Computationally effective algorithm for information extraction and online review mining

  • Authors:
  • Boris Kraychev;Ivan Koychev

  • Affiliations:
  • Sofia University St. Kliment Ohridski, Sofia, Bulgaria;Sofia University St. Kliment Ohridski, Sofia, Bulgaria

  • Venue:
  • Proceedings of the 2nd International Conference on Web Intelligence, Mining and Semantics
  • Year:
  • 2012

Quantified Score

Hi-index 0.00

Visualization

Abstract

The World Wide Web provides continuous sources of information with similar semantic structure like news feeds, user reviews and user comments on various topics. These sources are essential for the goal of online opinion mining. The paper proposes a computationally efficient algorithm for structured information extraction from web pages. The algorithm relies on a combination of analysis of structured data and natural language processing of text content.
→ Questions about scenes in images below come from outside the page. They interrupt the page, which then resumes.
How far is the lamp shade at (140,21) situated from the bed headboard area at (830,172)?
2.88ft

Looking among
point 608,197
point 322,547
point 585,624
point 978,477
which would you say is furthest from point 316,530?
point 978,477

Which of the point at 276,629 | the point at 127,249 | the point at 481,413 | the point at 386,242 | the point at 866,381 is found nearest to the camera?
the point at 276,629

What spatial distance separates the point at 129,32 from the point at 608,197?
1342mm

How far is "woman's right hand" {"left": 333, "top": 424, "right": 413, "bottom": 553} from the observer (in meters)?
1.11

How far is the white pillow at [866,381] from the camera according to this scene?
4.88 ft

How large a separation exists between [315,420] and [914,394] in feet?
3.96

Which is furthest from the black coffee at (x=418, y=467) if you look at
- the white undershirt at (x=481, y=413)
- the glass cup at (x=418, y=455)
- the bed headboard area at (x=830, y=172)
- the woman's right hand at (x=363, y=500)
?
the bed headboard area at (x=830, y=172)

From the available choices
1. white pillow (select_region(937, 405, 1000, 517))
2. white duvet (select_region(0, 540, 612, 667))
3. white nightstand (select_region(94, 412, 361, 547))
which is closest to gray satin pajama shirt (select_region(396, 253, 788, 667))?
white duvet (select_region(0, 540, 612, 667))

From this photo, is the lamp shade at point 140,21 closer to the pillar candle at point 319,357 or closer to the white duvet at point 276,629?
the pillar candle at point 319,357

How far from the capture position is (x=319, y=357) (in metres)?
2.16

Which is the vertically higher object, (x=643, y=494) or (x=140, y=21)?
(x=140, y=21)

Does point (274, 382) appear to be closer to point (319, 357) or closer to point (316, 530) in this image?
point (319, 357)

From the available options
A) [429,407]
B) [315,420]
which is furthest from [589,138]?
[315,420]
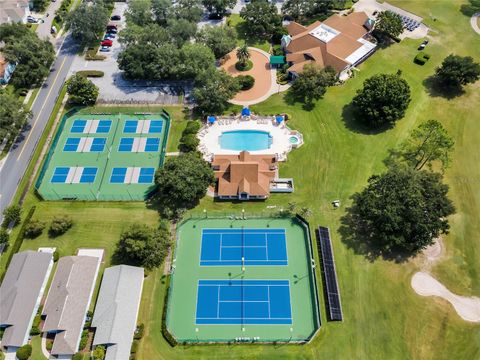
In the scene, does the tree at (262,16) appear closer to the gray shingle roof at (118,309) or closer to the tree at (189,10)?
the tree at (189,10)

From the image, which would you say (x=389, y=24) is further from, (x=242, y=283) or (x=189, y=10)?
(x=242, y=283)

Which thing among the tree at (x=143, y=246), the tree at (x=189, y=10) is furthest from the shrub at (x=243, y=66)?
the tree at (x=143, y=246)

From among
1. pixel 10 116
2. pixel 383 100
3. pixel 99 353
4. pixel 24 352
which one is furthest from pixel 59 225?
pixel 383 100

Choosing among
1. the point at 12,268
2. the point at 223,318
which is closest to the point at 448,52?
the point at 223,318

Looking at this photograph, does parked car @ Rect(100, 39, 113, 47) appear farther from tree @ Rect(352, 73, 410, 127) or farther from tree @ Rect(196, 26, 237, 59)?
tree @ Rect(352, 73, 410, 127)

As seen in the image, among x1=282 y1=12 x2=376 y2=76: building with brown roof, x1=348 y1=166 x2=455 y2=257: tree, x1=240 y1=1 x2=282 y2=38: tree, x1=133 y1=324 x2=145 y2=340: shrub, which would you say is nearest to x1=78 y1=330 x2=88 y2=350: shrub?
x1=133 y1=324 x2=145 y2=340: shrub
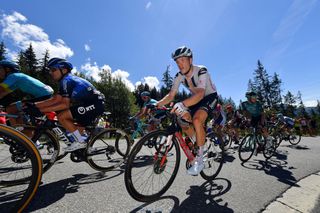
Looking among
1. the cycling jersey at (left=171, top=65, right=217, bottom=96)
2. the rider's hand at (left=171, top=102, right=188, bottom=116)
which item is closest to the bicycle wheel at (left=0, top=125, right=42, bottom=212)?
the rider's hand at (left=171, top=102, right=188, bottom=116)

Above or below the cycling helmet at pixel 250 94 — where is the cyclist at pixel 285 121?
below

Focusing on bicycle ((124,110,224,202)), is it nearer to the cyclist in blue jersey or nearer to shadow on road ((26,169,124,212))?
shadow on road ((26,169,124,212))

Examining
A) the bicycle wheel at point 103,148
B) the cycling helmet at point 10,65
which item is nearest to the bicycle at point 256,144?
the bicycle wheel at point 103,148

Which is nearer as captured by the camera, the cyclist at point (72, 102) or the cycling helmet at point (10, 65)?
the cyclist at point (72, 102)

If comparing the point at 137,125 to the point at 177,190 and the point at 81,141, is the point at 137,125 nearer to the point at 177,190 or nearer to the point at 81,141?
the point at 81,141

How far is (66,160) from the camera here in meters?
4.82

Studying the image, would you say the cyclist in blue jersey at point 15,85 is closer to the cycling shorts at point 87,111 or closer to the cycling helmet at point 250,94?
the cycling shorts at point 87,111

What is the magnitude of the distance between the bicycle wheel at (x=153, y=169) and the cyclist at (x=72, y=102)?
1465 mm

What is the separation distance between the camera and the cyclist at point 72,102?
11.8ft

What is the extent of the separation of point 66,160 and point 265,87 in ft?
242

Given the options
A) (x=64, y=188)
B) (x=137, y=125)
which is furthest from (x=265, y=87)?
(x=64, y=188)

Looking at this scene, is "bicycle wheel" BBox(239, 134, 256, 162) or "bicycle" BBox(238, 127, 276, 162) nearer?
"bicycle wheel" BBox(239, 134, 256, 162)

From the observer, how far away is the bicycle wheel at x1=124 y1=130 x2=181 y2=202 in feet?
8.43

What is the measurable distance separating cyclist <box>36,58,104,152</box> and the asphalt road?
0.73 m
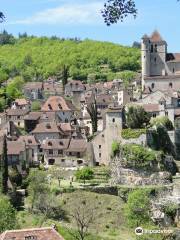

It maps HTML pages containing news, reviews or user comments to a custom designed RSS feed like structure. Such information usually includes the textual opinions, and factual information like publication date, product price, author name and influence. Due to the real time nature of the data sources the computational complexity of such a solution should be linear or close to linear. The computational complexity of the proposed algorithm is linear. In comparison similar previously published approaches have complexity no smaller than O(n2). Further we conduct experiments with real world data that achieves extraction accuracy of 84% to 92% which is comparable to the recent results in this field. Finally the paper discuses the results of the experiment and shares gained experience that can be useful for applying the algorithm in other domains.